Text to read »
START

Turkey saved my life!

What was once termed James Baldwin’s forgotten decade – the years between 1961-1971, which he spent in Turkey – has in recent years homed more clearly into view. This year, to celebrate the writer’s centennial, an exhibition at the Brooklyn Public Library (until February 28) explores this fertile period of his life. Taking its name from his simple claim that “Turkey saved my life!”, it features rarely seen images of Baldwin taken by his friend Sedat Pakay.

Baldwin discovered a Turkey that was still on the cusp of opening to Western ideas of politics and the public sphere. The nation’s entry into NATO a decade earlier was becoming a catalyst in the burgeoning Cuban Missile crisis, a function of its strategic proximity to Russia. Subject to import controls and still in the process of modernisation, Istanbul then was far smaller than the vast metropolis it is today, an interzone between fronts in the Cold War.

For Baldwin, Turkey as a place in-between worlds was most strongly felt in the country’s ambiguous cultural norms in which his masculinity and sexuality found space. Istanbul became a place where he was able to gain distance from politics riven by homophobia and racism which had dominated his life in the United States, and which continued to be the subject of his work – Baldwin was to finish Another Country from the shores of the Bosporus.

Yet Baldwin was no passive observer: as the curators put it, his engagement in Istanbul was one of “an ongoing collective liberation that he so bravely and uproariously led”. Alongside friends like Pakay – who captured Baldwin in the photographs that form the basis of this show – and the actors Engin Cezzar and Gülriz Sururi, Baldwin supported the city’s artistic and theatrical community.

Baldwin’s Turkish decade stands as a testament to the power of artistic exile not as escape but as one of revelation. For Baldwin, Turkey allowed confusion and ambiguity to become building blocks for a new form of community and understanding – rather than control and conformity – through subcultural creativity and friendship. It is perhaps these aspects that have made Istanbul’s contemporary queer community so resilient in the face of increasing government repression. As Baldwin put it, of his journey away from America, “I can’t breathe, I have to look from the outside.”

END

Your goal »
In the piece on James Baldwin in Turkey, why was Turkey's NATO membership becoming a catalyst in the Cuban Missile crisis? Answer in one to three sentences. The listing has no role in this task.

Supplied entries »
START

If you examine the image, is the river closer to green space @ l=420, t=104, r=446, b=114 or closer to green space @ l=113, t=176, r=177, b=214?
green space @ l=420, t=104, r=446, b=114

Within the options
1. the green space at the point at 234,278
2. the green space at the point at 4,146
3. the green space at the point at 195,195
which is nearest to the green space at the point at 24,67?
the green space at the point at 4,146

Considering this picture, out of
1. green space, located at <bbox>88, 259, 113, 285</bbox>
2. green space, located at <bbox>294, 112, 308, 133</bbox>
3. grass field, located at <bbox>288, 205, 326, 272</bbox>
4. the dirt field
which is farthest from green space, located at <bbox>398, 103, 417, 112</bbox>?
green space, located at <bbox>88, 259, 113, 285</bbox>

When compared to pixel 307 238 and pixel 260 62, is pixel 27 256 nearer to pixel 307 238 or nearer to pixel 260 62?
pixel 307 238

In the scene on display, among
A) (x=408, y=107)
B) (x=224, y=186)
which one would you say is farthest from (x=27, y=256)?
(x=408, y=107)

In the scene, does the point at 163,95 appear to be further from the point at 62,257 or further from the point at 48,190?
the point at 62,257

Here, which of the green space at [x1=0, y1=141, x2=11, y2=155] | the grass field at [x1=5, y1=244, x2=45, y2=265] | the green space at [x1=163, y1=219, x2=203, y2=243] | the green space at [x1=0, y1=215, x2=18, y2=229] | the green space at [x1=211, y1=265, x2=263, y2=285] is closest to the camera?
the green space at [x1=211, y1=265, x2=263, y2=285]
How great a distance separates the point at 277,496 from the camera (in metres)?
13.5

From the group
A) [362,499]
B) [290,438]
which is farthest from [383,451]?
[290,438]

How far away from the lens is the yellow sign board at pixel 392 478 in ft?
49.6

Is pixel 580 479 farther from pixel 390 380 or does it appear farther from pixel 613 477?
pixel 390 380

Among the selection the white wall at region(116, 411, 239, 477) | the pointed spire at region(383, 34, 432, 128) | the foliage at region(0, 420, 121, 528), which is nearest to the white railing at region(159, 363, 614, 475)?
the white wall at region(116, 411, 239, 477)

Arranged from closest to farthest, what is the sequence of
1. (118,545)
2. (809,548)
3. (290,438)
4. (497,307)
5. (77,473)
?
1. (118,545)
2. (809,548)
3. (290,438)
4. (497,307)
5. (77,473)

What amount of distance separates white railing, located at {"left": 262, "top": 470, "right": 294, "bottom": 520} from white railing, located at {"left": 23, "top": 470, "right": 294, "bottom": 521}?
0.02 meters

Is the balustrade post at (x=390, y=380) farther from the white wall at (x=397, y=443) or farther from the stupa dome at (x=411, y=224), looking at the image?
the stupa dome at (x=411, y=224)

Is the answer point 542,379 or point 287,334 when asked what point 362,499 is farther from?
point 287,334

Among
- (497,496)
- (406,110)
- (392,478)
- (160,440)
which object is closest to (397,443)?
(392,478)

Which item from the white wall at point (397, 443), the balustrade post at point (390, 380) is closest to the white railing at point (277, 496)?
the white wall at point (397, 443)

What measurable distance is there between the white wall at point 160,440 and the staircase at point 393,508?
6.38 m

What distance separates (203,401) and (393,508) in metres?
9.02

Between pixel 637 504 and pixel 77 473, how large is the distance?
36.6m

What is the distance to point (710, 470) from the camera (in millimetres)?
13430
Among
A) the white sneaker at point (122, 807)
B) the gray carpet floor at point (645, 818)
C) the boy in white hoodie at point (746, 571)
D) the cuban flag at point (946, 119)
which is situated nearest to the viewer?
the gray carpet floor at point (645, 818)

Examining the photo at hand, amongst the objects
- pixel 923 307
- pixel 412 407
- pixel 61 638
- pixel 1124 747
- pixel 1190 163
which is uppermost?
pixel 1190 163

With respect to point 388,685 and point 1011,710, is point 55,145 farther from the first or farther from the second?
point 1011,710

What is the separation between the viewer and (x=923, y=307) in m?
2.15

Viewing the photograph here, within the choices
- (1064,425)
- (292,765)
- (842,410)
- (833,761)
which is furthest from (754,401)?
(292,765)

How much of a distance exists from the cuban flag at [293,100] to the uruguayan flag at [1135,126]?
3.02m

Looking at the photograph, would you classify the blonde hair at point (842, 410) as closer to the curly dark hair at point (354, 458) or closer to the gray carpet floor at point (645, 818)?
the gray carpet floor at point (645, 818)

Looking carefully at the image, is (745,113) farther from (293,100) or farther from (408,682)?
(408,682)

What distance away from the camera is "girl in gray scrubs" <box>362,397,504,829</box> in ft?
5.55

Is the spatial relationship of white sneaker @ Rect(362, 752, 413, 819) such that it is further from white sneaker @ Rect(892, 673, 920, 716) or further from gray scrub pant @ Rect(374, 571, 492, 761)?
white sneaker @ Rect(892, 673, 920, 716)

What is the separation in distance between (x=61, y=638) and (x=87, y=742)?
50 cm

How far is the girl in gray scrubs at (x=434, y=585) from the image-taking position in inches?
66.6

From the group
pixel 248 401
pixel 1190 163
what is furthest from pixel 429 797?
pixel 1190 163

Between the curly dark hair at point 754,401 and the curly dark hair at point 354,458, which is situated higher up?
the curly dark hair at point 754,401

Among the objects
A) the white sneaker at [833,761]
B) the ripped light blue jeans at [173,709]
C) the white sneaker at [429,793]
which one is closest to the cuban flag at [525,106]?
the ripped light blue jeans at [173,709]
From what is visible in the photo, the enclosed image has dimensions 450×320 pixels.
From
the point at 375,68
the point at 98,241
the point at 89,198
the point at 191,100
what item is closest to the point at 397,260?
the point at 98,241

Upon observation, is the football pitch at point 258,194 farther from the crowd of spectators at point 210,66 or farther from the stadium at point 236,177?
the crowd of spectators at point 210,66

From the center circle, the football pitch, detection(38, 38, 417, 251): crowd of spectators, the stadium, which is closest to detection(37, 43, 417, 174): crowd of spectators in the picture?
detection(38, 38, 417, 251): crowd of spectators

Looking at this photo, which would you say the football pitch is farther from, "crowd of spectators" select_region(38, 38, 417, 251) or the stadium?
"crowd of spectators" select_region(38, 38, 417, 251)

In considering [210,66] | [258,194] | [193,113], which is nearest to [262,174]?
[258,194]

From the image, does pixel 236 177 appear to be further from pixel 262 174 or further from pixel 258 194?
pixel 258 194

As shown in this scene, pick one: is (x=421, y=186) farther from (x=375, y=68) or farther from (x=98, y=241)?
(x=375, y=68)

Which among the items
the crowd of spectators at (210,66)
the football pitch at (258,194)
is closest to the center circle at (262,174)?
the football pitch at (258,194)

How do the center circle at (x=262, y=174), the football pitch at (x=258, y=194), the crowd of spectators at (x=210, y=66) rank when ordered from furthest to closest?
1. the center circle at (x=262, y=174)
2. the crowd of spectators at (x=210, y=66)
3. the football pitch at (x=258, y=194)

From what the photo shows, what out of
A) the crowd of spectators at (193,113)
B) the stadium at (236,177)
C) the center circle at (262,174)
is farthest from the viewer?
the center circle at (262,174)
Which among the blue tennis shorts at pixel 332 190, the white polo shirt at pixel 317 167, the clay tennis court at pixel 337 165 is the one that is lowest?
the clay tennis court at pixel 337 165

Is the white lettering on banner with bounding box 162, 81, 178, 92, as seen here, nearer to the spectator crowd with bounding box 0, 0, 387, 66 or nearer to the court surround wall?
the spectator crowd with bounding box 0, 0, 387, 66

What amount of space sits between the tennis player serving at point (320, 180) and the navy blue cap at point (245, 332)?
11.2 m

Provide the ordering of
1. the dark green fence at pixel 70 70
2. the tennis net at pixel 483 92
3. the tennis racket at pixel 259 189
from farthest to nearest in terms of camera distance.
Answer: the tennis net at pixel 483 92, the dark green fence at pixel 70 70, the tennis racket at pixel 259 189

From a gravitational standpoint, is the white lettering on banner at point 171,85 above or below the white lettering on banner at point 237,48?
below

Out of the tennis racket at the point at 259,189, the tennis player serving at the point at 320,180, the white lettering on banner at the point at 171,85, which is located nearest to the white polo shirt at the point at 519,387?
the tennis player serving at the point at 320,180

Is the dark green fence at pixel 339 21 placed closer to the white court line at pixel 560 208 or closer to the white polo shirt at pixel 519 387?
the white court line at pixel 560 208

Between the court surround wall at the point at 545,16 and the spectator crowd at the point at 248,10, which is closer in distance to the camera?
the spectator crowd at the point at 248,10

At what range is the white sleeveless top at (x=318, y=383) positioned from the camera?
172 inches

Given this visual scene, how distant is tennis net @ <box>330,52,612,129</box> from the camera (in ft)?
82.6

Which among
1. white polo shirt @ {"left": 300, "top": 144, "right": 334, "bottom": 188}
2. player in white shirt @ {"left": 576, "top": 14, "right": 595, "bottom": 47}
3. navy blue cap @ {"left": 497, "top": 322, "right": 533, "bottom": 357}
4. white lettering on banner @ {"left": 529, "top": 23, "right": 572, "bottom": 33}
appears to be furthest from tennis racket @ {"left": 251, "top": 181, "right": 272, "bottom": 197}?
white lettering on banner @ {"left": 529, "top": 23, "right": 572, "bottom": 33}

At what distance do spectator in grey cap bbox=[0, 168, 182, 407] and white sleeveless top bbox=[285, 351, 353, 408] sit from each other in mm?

END

Solved exercise »
Turkey's NATO membership was becoming a catalyst in the Cuban Missile crisis because of the country's strategic proximity to Russia.